EXERCISE INSTRUCTIONS: Switch "snowy hillside" to "snow-covered slope" throughout the listing below and leave every other word unchanged.

Stored items:
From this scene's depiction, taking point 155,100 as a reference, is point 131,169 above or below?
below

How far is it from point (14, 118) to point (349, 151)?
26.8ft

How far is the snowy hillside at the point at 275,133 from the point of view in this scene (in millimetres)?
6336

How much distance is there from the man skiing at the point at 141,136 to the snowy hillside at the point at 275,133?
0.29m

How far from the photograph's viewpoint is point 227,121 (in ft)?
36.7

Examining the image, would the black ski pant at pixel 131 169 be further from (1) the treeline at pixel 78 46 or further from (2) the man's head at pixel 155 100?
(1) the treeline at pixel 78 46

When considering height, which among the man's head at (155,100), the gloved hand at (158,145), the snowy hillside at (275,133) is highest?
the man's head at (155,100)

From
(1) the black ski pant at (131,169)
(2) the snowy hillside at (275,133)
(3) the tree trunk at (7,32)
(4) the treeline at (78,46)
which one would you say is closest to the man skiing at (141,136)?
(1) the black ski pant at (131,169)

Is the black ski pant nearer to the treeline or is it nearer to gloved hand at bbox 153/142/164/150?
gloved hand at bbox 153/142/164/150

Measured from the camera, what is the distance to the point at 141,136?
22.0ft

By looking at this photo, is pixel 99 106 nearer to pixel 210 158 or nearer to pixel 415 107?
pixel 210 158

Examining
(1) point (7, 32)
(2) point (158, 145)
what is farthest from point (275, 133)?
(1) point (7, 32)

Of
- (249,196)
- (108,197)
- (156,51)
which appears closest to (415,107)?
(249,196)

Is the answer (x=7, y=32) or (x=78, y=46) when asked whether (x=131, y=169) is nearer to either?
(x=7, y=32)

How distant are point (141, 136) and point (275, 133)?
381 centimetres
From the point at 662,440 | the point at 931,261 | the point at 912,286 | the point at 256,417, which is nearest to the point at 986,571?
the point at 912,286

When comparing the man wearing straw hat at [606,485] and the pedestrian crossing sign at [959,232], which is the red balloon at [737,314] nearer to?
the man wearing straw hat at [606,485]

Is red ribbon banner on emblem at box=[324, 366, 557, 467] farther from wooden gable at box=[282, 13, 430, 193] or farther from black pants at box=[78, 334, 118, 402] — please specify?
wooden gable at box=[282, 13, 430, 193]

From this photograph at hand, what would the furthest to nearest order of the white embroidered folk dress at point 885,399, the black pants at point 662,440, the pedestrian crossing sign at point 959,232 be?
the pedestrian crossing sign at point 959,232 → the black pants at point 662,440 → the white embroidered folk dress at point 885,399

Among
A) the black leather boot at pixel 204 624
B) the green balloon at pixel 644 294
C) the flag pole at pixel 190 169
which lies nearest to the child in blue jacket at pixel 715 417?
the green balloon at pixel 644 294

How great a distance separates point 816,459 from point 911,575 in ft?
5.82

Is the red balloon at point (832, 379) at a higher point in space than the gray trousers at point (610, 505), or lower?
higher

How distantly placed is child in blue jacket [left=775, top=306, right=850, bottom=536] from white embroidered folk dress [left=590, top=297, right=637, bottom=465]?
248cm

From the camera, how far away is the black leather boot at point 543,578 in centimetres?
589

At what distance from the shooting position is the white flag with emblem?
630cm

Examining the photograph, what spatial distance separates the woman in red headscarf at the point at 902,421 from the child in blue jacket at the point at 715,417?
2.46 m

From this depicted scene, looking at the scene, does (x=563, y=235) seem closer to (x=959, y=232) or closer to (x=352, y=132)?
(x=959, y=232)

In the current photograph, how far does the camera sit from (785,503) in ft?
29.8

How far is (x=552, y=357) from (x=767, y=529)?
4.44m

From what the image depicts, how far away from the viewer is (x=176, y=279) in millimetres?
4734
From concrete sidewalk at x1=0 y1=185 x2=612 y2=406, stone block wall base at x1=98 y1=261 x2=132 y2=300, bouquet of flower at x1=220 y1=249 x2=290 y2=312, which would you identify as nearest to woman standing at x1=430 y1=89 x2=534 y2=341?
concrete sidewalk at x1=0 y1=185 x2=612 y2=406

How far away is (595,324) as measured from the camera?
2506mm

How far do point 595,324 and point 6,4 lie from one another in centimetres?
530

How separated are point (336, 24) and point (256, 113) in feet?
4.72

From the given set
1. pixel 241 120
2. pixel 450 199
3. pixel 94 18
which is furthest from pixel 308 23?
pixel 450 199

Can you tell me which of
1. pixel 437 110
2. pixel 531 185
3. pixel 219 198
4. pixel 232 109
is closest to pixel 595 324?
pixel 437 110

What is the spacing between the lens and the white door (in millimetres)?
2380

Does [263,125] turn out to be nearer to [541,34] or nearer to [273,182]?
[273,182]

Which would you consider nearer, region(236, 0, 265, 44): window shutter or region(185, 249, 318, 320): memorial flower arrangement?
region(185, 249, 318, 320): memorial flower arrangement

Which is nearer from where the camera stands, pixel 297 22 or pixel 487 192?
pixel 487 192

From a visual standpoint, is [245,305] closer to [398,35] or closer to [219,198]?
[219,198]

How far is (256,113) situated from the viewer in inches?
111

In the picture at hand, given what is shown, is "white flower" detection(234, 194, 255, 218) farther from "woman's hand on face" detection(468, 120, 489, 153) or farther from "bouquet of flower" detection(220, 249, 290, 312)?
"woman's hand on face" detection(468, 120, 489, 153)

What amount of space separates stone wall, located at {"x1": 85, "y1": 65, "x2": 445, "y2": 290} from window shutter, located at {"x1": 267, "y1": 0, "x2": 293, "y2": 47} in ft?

CORRECT ANSWER:
From this scene's depiction, taking point 155,100 as a reference, is point 131,169 above or below?
below

How far is it from point (14, 118) to point (349, 151)?
26.8ft

How far is the snow-covered slope at the point at 275,133 from the point of view in this scene (in millimetres)?
6336

How much distance is there from the man skiing at the point at 141,136 to the snow-covered slope at the point at 275,133?
0.29m

How far from the photograph's viewpoint is point 227,121 (in ft)?
36.7

Examining the image, would the black ski pant at pixel 131 169 be further from (1) the treeline at pixel 78 46 or further from (2) the man's head at pixel 155 100?
(1) the treeline at pixel 78 46

When considering height, which among the man's head at (155,100), the gloved hand at (158,145), the snow-covered slope at (275,133) is highest?
the man's head at (155,100)

From
(1) the black ski pant at (131,169)
(2) the snow-covered slope at (275,133)
(3) the tree trunk at (7,32)
(4) the treeline at (78,46)
which one would you say is closest to the man skiing at (141,136)?
(1) the black ski pant at (131,169)

Is the black ski pant nearer to the treeline or is it nearer to gloved hand at bbox 153/142/164/150?
gloved hand at bbox 153/142/164/150

Measured from the camera, what is the distance to the point at 141,136?
22.0ft

By looking at this photo, is pixel 99 106 nearer to pixel 210 158 or nearer to pixel 415 107?
pixel 210 158

Examining
(1) point (7, 32)
(2) point (158, 145)
what is farthest from point (275, 133)?
(1) point (7, 32)

Of
- (249,196)
- (108,197)
- (156,51)
which appears closest to (415,107)?
(249,196)

Is the answer (x=7, y=32) or (x=78, y=46) when asked whether (x=131, y=169) is nearer to either?
(x=7, y=32)

How distant are point (141, 136) and point (275, 133)?
381 centimetres
From the point at 662,440 | the point at 931,261 | the point at 912,286 | the point at 256,417, which is nearest to the point at 986,571?
the point at 912,286

When comparing the man wearing straw hat at [606,485] and the pedestrian crossing sign at [959,232], which is the red balloon at [737,314] nearer to?
the man wearing straw hat at [606,485]

Is red ribbon banner on emblem at box=[324, 366, 557, 467] farther from wooden gable at box=[282, 13, 430, 193] or farther from black pants at box=[78, 334, 118, 402] — please specify?
wooden gable at box=[282, 13, 430, 193]

From this photograph at hand, what would the furthest to nearest order of the white embroidered folk dress at point 885,399, the black pants at point 662,440, the pedestrian crossing sign at point 959,232 be?
the pedestrian crossing sign at point 959,232 → the black pants at point 662,440 → the white embroidered folk dress at point 885,399

Among
A) the black leather boot at pixel 204 624
B) the green balloon at pixel 644 294
C) the flag pole at pixel 190 169
which lies nearest to the child in blue jacket at pixel 715 417?
the green balloon at pixel 644 294

How great a distance separates point 816,459 from point 911,575 in ft?
5.82

Is the red balloon at point (832, 379) at a higher point in space than the gray trousers at point (610, 505), or lower?
higher

How distantly placed is child in blue jacket [left=775, top=306, right=850, bottom=536] from white embroidered folk dress [left=590, top=297, right=637, bottom=465]?
248cm

From the camera, how far away is the black leather boot at point 543,578 in centimetres?
589

At what distance from the shooting position is the white flag with emblem?
630cm

Examining the photograph, what spatial distance separates the woman in red headscarf at the point at 902,421 from the child in blue jacket at the point at 715,417?
2.46 m

From this depicted scene, looking at the scene, does (x=563, y=235) seem closer to (x=959, y=232) or closer to (x=352, y=132)?
(x=959, y=232)

In the current photograph, how far does the camera sit from (785,503) in ft?
29.8

How far is (x=552, y=357) from (x=767, y=529)?
4.44m

From what the image depicts, how far away from the viewer is (x=176, y=279) in millimetres?
4734
From concrete sidewalk at x1=0 y1=185 x2=612 y2=406, stone block wall base at x1=98 y1=261 x2=132 y2=300, bouquet of flower at x1=220 y1=249 x2=290 y2=312, which would you identify as nearest to woman standing at x1=430 y1=89 x2=534 y2=341?
concrete sidewalk at x1=0 y1=185 x2=612 y2=406

How far away is (595,324) as measured from the camera?
2506mm

How far do point 595,324 and point 6,4 lie from one another in centimetres?
530

How separated are point (336, 24) and point (256, 113) in feet?
4.72

From the given set
1. pixel 241 120
2. pixel 450 199
3. pixel 94 18
which is furthest from pixel 308 23?
pixel 450 199

Can you tell me which of
1. pixel 437 110
2. pixel 531 185
3. pixel 219 198
4. pixel 232 109
is closest to pixel 595 324?
pixel 437 110

What is the spacing between the lens and the white door (in millimetres)?
2380

Does [263,125] turn out to be nearer to [541,34] or nearer to [273,182]?
[273,182]

Which would you consider nearer, region(236, 0, 265, 44): window shutter or region(185, 249, 318, 320): memorial flower arrangement?
region(185, 249, 318, 320): memorial flower arrangement

Which is nearer from where the camera stands, pixel 297 22 or pixel 487 192?
pixel 487 192

From a visual standpoint, is [245,305] closer to [398,35] or closer to [219,198]?
[219,198]

How far is (256,113) situated from the viewer in inches?
111

In the picture at hand, given what is shown, is "white flower" detection(234, 194, 255, 218) farther from "woman's hand on face" detection(468, 120, 489, 153) or farther from "bouquet of flower" detection(220, 249, 290, 312)?
"woman's hand on face" detection(468, 120, 489, 153)

What amount of space separates stone wall, located at {"x1": 85, "y1": 65, "x2": 445, "y2": 290} from window shutter, located at {"x1": 267, "y1": 0, "x2": 293, "y2": 47} in ft?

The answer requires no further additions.